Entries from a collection
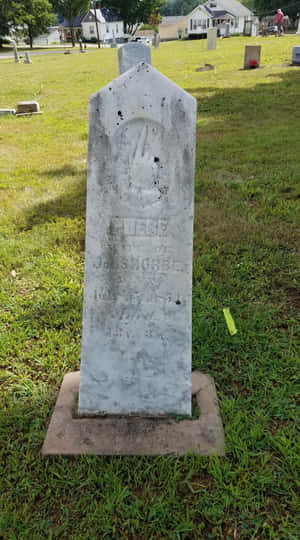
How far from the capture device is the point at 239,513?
1585mm

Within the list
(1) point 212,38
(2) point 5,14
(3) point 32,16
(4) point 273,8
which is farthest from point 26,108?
(4) point 273,8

What needs to be done ->
Please rewrite the entries above, switching "capture device" to "camera" and keeping everything else the same. Leave out the pictures.

Result for this task ->
How far from the camera is the point at 239,513?
1585mm

Within the list
(1) point 212,38
(2) point 5,14
(3) point 32,16
(4) point 273,8
which is farthest from point 26,108?
(4) point 273,8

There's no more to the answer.